– Да нормально уже, отпустило, – прохрипел я, с трудом разлепляя пересохшие губы, сделал несколько глотков минералки и спросил: – Рюкзак передали?
– Да
– А снимки на телефоне?
– Скачали, – кивнул куратор и выложил мой мобильник на прикроватную тумбочку. – И отпечатки пальцев уже проверяем. Водительские права оказались фальшивыми, – пояснил он, – а семисотый «Ремингтон» с таким серийным номером в Россию не поставлялся. По «стечкину» эксперты пока ничего сказать не могут. Есть какие-нибудь предположения по личности стрелка?
– Никаких. Но его точно туда кто-то провел.
– Понятно.
– Комиссия прилетела?
– Прилетела, – скривился Владимир Николаевич. – И мне сообщать им о безвозвратной потере бласт-бомбы.
– Восстановлению не подлежит?
– Нет.
– Плохо. Меня когда выпишут?
– После обеда обещают.
– Это радует. – Сделав несколько глубоких вдохов, я зажмурился, но мир немедленно начал раскачиваться и пришлось открыть глаза. – Когда новую бомбу доставят?
– Завтра к вечеру.
– Время-то останется, чтоб эвакуацию успеть объявить? Если что…
– Если что, у нас в запасе останется чуть меньше суток. Поэтому лучше обойтись без всяких «если что». – Шептало подошел к зеркалу и вытащенной из внутреннего кармана пиджака расческой пригладил волосы. – Второго шанса никто не даст.

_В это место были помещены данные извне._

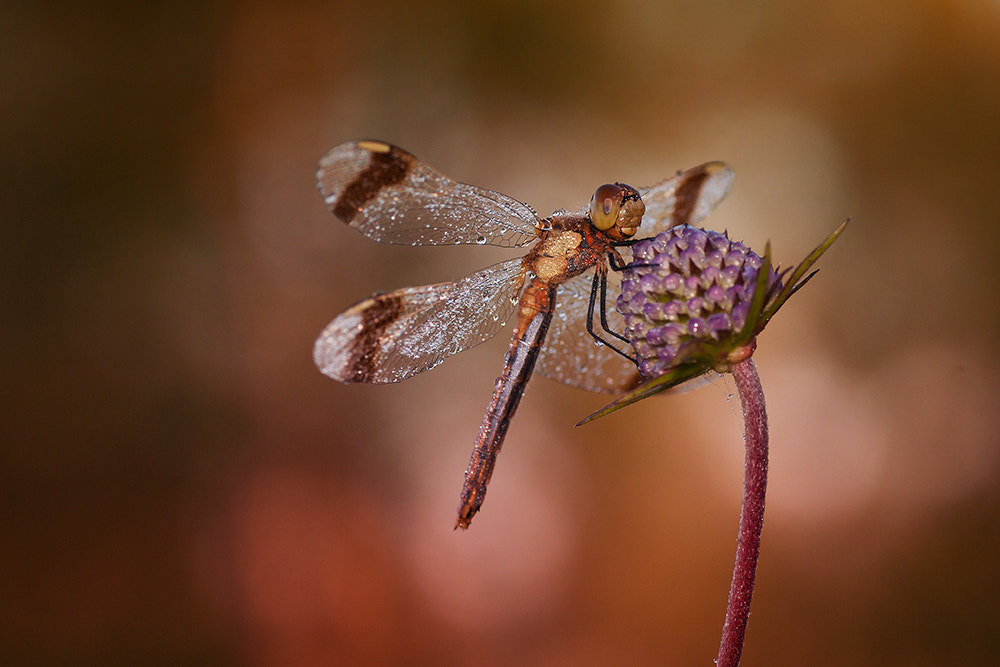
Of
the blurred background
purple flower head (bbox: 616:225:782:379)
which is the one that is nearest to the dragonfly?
purple flower head (bbox: 616:225:782:379)

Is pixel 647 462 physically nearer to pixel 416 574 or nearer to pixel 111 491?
pixel 416 574

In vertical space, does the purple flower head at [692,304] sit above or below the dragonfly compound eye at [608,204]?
below

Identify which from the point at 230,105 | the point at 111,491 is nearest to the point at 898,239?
the point at 230,105

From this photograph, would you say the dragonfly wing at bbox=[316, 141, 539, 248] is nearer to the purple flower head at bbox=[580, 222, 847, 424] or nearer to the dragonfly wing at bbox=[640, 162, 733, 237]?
the dragonfly wing at bbox=[640, 162, 733, 237]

– Постараюсь, – пообещал я, обнадеженный тем, что меня не стали списывать со счетов. Понимаю – просто заменить некем, и все же, все же…
– Ладно, отдыхай. Мне на совещание пора. И да, – обернулся он на пороге, – пока есть время, подумай о том, что именно ты расскажешь нашим московским коллегам.
Владимир Николаевич вышел из палаты, а я какое-то время размышлял о совете куратора, но вскоре не выдержал и задремал. Когда проснулся, капельницу уже выдернули, а руку перевязали.
Усевшись на кровати, я поправил сбившуюся простыню и погладил оставшееся от раны пятно гладкой кожицы, нежной настолько, что подушечка указательного пальца прошлась по ней словно наждачная бумага.